Why do I need the "AS visit_count" in that statement? How do I translate the MySQL variable "visit_count" into a PHP variable? --Mike
It is always good to use alias that is why i used "AS visit_count", you may however avoid it if wish to.
Say for example you were selecting 3 columns as is from table and 2 columns were derived using formula, while referring derived columns from PHP you either will have to provide its ID in retrieved array OR name (which in this case is exact formula written in mysql). For some reason, your query remained unchanged for long time and there after you happened to change it. What will happen? You will have to go and change the derived part everywhere you referred, OR if position of derived column is changed, then make appropriate changes in php code as well. Whereas if you have alias, you never have to worry about any kind of changes in query, because what you gonna refer from PHP is not gonna change the way it is referred by so easily. Not sure if above was good explanation, feel free to ask any questions you may have.

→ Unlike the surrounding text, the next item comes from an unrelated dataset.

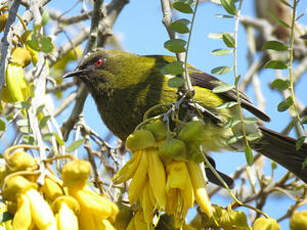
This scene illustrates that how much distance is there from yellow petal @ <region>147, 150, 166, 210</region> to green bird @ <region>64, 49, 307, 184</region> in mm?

You need "AS visit_count" in that statement to make it easier to translate the count into a PHP variable. Doing that essentially assigns a field name to the value you calculated which makes it easy to reference when you pull it out of MySQL. $result=mysql_query($query); $row = mysql_fetch_array($result); echo $row['visit_count']; PHP: 'visit_count' will now be an element of your query results and it holds the value you queried the database for.